- Your instructions: Every word of the data below has to be copied faithfully.

- Web page caption snippets:
- - -

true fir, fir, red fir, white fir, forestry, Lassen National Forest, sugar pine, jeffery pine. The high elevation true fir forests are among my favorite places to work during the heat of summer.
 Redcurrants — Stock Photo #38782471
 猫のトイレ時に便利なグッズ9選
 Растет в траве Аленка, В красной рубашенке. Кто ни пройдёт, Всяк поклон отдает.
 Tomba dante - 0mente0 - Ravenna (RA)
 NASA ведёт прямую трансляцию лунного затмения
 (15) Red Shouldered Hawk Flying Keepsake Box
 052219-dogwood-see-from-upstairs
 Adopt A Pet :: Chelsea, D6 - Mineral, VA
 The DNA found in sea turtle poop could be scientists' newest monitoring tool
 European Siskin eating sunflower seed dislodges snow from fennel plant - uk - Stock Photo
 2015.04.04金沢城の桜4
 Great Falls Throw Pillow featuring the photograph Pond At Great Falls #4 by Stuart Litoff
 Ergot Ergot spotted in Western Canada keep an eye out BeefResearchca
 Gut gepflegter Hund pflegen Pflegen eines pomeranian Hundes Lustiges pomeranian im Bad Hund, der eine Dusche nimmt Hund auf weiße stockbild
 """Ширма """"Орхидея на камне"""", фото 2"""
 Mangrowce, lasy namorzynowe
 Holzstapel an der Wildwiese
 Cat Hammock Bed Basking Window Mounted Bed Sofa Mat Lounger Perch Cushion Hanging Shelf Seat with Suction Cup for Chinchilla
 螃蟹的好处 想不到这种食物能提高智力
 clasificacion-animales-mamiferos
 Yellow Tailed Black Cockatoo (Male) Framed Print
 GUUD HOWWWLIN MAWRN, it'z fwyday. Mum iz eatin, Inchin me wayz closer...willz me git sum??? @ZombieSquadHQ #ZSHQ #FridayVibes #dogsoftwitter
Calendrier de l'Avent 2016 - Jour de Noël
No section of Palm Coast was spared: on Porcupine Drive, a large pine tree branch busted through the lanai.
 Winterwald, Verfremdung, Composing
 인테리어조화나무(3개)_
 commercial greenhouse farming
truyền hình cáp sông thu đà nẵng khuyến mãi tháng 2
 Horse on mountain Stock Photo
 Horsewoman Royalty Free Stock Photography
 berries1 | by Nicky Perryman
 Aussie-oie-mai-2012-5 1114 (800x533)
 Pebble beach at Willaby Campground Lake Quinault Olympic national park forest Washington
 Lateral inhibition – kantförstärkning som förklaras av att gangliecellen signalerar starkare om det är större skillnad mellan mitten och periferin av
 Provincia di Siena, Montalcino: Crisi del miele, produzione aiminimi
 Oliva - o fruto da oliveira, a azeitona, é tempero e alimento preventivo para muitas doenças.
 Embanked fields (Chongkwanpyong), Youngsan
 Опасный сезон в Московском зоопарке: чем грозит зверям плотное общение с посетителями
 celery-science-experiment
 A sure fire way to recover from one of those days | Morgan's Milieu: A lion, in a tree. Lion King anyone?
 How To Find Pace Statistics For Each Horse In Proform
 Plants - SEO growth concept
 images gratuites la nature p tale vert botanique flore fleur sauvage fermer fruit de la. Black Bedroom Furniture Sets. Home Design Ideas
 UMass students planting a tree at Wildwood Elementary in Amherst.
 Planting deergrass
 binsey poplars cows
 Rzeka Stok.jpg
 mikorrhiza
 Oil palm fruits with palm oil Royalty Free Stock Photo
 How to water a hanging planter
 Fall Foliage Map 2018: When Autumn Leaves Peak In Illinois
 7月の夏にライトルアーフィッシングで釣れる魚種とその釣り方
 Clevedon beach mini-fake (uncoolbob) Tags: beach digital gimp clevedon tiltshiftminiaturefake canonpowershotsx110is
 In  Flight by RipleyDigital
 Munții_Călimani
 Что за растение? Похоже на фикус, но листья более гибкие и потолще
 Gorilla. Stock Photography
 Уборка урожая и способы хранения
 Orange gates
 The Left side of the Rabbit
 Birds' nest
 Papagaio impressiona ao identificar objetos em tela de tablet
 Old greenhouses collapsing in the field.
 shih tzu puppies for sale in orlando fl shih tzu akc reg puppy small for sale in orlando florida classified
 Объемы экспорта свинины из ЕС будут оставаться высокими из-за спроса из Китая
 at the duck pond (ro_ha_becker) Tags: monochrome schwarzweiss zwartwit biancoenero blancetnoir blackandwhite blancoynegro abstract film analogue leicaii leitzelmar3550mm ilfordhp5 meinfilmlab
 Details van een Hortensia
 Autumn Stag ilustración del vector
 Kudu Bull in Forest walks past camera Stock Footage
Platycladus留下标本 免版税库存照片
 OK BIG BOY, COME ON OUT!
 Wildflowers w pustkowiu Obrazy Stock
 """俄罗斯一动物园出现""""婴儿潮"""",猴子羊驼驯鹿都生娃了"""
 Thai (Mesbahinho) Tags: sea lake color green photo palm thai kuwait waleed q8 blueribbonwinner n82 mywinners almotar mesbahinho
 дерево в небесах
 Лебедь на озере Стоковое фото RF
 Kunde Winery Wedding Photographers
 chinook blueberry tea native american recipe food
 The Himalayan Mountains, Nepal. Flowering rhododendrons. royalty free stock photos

- - -

- Exercise output:
true fir, fir, red fir, white fir, forestry, Lassen National Forest, sugar pine, jeffery pine. The high elevation true fir forests are among my favorite places to work during the heat of summer.
 Redcurrants — Stock Photo #38782471
 猫のトイレ時に便利なグッズ9選
 Растет в траве Аленка, В красной рубашенке. Кто ни пройдёт, Всяк поклон отдает.
 Tomba dante - 0mente0 - Ravenna (RA)
 NASA ведёт прямую трансляцию лунного затмения
 (15) Red Shouldered Hawk Flying Keepsake Box
 052219-dogwood-see-from-upstairs
 Adopt A Pet :: Chelsea, D6 - Mineral, VA
 The DNA found in sea turtle poop could be scientists' newest monitoring tool
 European Siskin eating sunflower seed dislodges snow from fennel plant - uk - Stock Photo
 2015.04.04金沢城の桜4
 Great Falls Throw Pillow featuring the photograph Pond At Great Falls #4 by Stuart Litoff
 Ergot Ergot spotted in Western Canada keep an eye out BeefResearchca
 Gut gepflegter Hund pflegen Pflegen eines pomeranian Hundes Lustiges pomeranian im Bad Hund, der eine Dusche nimmt Hund auf weiße stockbild
 """Ширма """"Орхидея на камне"""", фото 2"""
 Mangrowce, lasy namorzynowe
 Holzstapel an der Wildwiese
 Cat Hammock Bed Basking Window Mounted Bed Sofa Mat Lounger Perch Cushion Hanging Shelf Seat with Suction Cup for Chinchilla
 螃蟹的好处 想不到这种食物能提高智力
 clasificacion-animales-mamiferos
 Yellow Tailed Black Cockatoo (Male) Framed Print
 GUUD HOWWWLIN MAWRN, it'z fwyday. Mum iz eatin, Inchin me wayz closer...willz me git sum??? @ZombieSquadHQ #ZSHQ #FridayVibes #dogsoftwitter
Calendrier de l'Avent 2016 - Jour de Noël
No section of Palm Coast was spared: on Porcupine Drive, a large pine tree branch busted through the lanai.
 Winterwald, Verfremdung, Composing
 인테리어조화나무(3개)_
 commercial greenhouse farming
truyền hình cáp sông thu đà nẵng khuyến mãi tháng 2
 Horse on mountain Stock Photo
 Horsewoman Royalty Free Stock Photography
 berries1 | by Nicky Perryman
 Aussie-oie-mai-2012-5 1114 (800x533)
 Pebble beach at Willaby Campground Lake Quinault Olympic national park forest Washington
 Lateral inhibition – kantförstärkning som förklaras av att gangliecellen signalerar starkare om det är större skillnad mellan mitten och periferin av
 Provincia di Siena, Montalcino: Crisi del miele, produzione aiminimi
 Oliva - o fruto da oliveira, a azeitona, é tempero e alimento preventivo para muitas doenças.
 Embanked fields (Chongkwanpyong), Youngsan
 Опасный сезон в Московском зоопарке: чем грозит зверям плотное общение с посетителями
 celery-science-experiment
 A sure fire way to recover from one of those days | Morgan's Milieu: A lion, in a tree. Lion King anyone?
 How To Find Pace Statistics For Each Horse In Proform
 Plants - SEO growth concept
 images gratuites la nature p tale vert botanique flore fleur sauvage fermer fruit de la. Black Bedroom Furniture Sets. Home Design Ideas
 UMass students planting a tree at Wildwood Elementary in Amherst.
 Planting deergrass
 binsey poplars cows
 Rzeka Stok.jpg
 mikorrhiza
 Oil palm fruits with palm oil Royalty Free Stock Photo
 How to water a hanging planter
 Fall Foliage Map 2018: When Autumn Leaves Peak In Illinois
 7月の夏にライトルアーフィッシングで釣れる魚種とその釣り方
 Clevedon beach mini-fake (uncoolbob) Tags: beach digital gimp clevedon tiltshiftminiaturefake canonpowershotsx110is
 In  Flight by RipleyDigital
 Munții_Călimani
 Что за растение? Похоже на фикус, но листья более гибкие и потолще
 Gorilla. Stock Photography
 Уборка урожая и способы хранения
 Orange gates
 The Left side of the Rabbit
 Birds' nest
 Papagaio impressiona ao identificar objetos em tela de tablet
 Old greenhouses collapsing in the field.
 shih tzu puppies for sale in orlando fl shih tzu akc reg puppy small for sale in orlando florida classified
 Объемы экспорта свинины из ЕС будут оставаться высокими из-за спроса из Китая
 at the duck pond (ro_ha_becker) Tags: monochrome schwarzweiss zwartwit biancoenero blancetnoir blackandwhite blancoynegro abstract film analogue leicaii leitzelmar3550mm ilfordhp5 meinfilmlab
 Details van een Hortensia
 Autumn Stag ilustración del vector
 Kudu Bull in Forest walks past camera Stock Footage
Platycladus留下标本 免版税库存照片
 OK BIG BOY, COME ON OUT!
 Wildflowers w pustkowiu Obrazy Stock
 """俄罗斯一动物园出现""""婴儿潮"""",猴子羊驼驯鹿都生娃了"""
 Thai (Mesbahinho) Tags: sea lake color green photo palm thai kuwait waleed q8 blueribbonwinner n82 mywinners almotar mesbahinho
 дерево в небесах
 Лебедь на озере Стоковое фото RF
 Kunde Winery Wedding Photographers
 chinook blueberry tea native american recipe food
 The Himalayan Mountains, Nepal. Flowering rhododendrons. royalty free stock photos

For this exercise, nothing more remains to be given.